Still I couldn’t help thinking more along these lines. I also remembered seeing a lot of renderings of the martyrdom of St. Sebastian. Pietro Perugino (1446-1524) is perhaps typical in his generous rendering of Sebastian’s arrow-violated flesh:

saint sebastion

And one cannot help but notice what pretty flesh it is, too.

No one is safe from suffering in this grand artistic tradition, not even — especially not even — its central figure:

the flagellation of christ

That’s by Caravaggio (1571-1610), a painter of genius who, for my money, would have extracted homoerotic interest from a still-life of a bed of gravel, had he chosen to paint one.
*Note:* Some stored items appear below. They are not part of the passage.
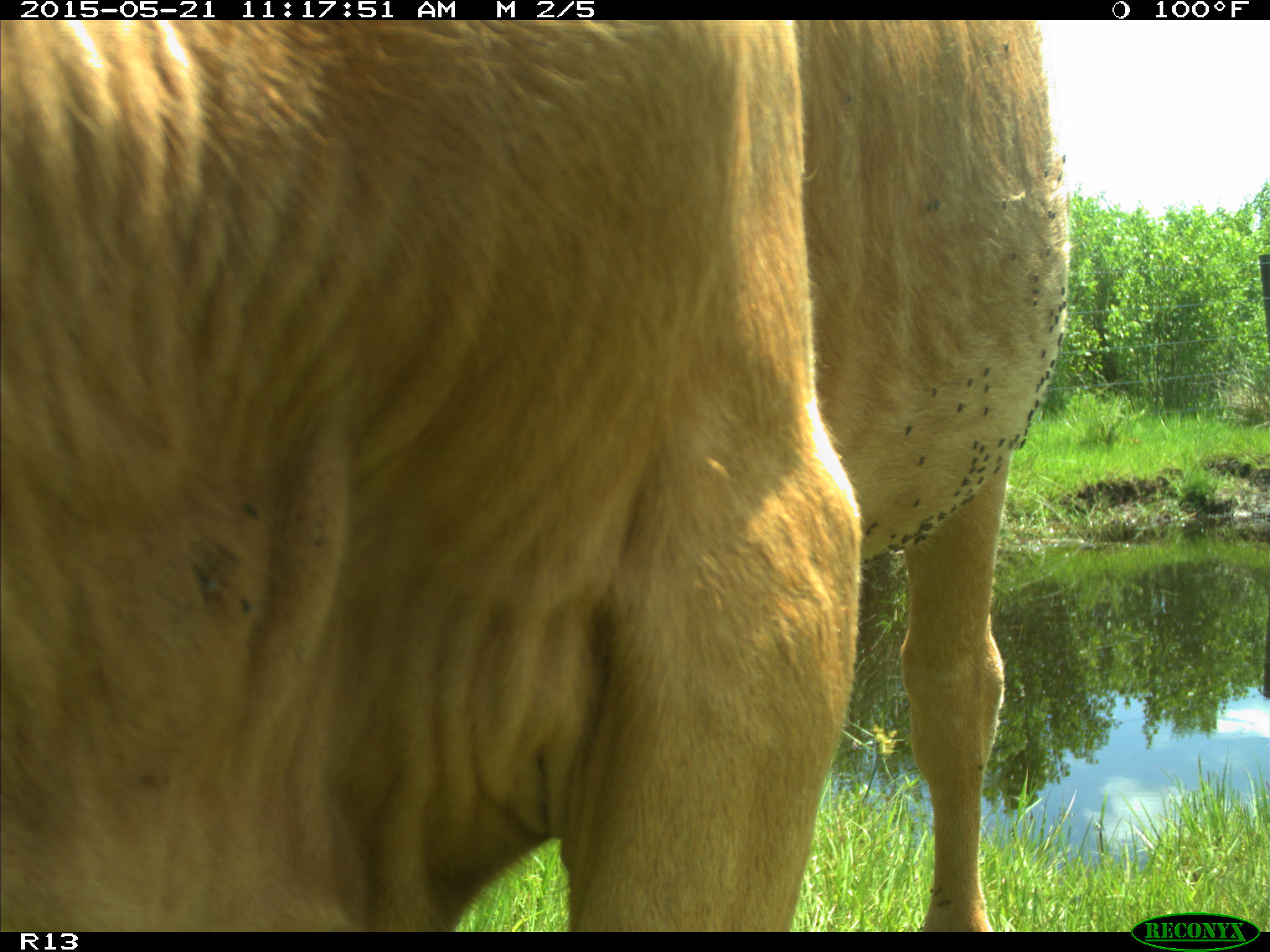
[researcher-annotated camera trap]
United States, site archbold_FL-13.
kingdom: Animalia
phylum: Chordata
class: Mammalia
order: Artiodactyla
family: Bovidae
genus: Bos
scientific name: Bos taurus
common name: domestic cow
I’m not sure whether Albert von Keller (1844-1920) is mocking this tradition or part of it, but it’s pretty clear he was willing to take it a logical step forward in Mondschein (1894):

female crucified

These are only four works, presented here only because they happened to catch my eye on a certain day. Other works of a similar inspiration and part of the same grand religio-visual narrative could easily be found by the truckload. I have no doubt that many ErosBlog readers can add their own favorites to the list. If you’re of a certain cast of mind, you will be led to the suspicion that an anthropologist from Alpha Centauri, given the record of humanity’s visual culture and tasked with identifying its largest and longest-lived fraternity of BDSM enthusiasts, might point to a certain institution headquartered in Rome.

For my part I shall confine myself to a more modest conjecture, in response to my friend, and addressed to any fan of Anne Rice who might be feeling dismayed by the current turn in her life. Without this particular grand narrative, in which Ms. Rice was reared, and back into which she has now written herself, there might never have been her own distinctive body of work at all.

Or to put it more simply: no Holy Mother Church, no Naughty Beauty Tales.